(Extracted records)
· · ·

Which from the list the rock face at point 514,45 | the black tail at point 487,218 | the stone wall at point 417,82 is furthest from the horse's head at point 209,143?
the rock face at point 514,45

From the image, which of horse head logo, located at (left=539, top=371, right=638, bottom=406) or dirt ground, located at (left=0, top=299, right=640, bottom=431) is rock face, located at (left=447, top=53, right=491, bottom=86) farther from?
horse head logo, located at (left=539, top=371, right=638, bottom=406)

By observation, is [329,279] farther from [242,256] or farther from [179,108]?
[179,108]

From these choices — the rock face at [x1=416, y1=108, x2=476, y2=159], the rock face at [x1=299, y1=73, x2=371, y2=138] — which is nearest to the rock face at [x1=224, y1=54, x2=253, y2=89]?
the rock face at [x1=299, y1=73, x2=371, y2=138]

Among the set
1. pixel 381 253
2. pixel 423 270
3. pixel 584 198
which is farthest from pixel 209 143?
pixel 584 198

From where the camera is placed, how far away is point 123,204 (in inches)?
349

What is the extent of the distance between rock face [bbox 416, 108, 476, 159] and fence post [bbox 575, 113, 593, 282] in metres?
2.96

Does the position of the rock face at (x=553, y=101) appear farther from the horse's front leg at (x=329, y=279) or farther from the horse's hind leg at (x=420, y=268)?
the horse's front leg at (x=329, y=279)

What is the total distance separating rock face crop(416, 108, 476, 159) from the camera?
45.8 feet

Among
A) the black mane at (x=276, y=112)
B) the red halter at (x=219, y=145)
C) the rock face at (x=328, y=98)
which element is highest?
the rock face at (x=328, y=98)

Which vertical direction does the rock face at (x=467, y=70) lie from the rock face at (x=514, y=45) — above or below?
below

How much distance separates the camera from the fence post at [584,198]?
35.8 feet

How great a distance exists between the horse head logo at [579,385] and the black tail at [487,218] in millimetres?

· · ·

* SET PROBLEM
Write out the listing again with "black tail" swapped for "dark tail" wherever it appears. Keep everything else unchanged.

* WRITTEN REPLY
Which from the list the rock face at point 514,45 | the dark tail at point 487,218 | the stone wall at point 417,82 is furthest from the horse's head at point 209,143?
the rock face at point 514,45

From the image, which of horse head logo, located at (left=539, top=371, right=638, bottom=406) or dirt ground, located at (left=0, top=299, right=640, bottom=431) is rock face, located at (left=447, top=53, right=491, bottom=86) farther from?
horse head logo, located at (left=539, top=371, right=638, bottom=406)

By observation, is [329,279] farther from [242,256] or farther from [179,108]?
[179,108]

From these choices — the rock face at [x1=416, y1=108, x2=476, y2=159], the rock face at [x1=299, y1=73, x2=371, y2=138] — which is nearest to the rock face at [x1=224, y1=54, x2=253, y2=89]?
the rock face at [x1=299, y1=73, x2=371, y2=138]

Among the set
1. pixel 381 253
2. pixel 423 270
3. pixel 584 198
which is farthest from pixel 209 143?
pixel 584 198

From where the camera is placed, how far away is point 123,204 (in inches)?
349

What is the extent of the distance between rock face [bbox 416, 108, 476, 159] and fence post [bbox 575, 113, 593, 282] in metres?
2.96

Does the position of the rock face at (x=553, y=101) appear farther from the horse's front leg at (x=329, y=279) or farther from the horse's hind leg at (x=420, y=268)?
the horse's front leg at (x=329, y=279)

What is the total distance separating rock face crop(416, 108, 476, 159) from the camera?
45.8 feet

Among
A) the black mane at (x=276, y=112)
B) the red halter at (x=219, y=145)
C) the rock face at (x=328, y=98)
which element is highest?
the rock face at (x=328, y=98)

Which vertical direction does the rock face at (x=467, y=70) lie from the rock face at (x=514, y=45) — above or below?
below

How much distance separates the camera from the fence post at [584,198]?
35.8 feet

How great a distance exists between the horse head logo at [579,385] and the dark tail at [487,218] in millimetres?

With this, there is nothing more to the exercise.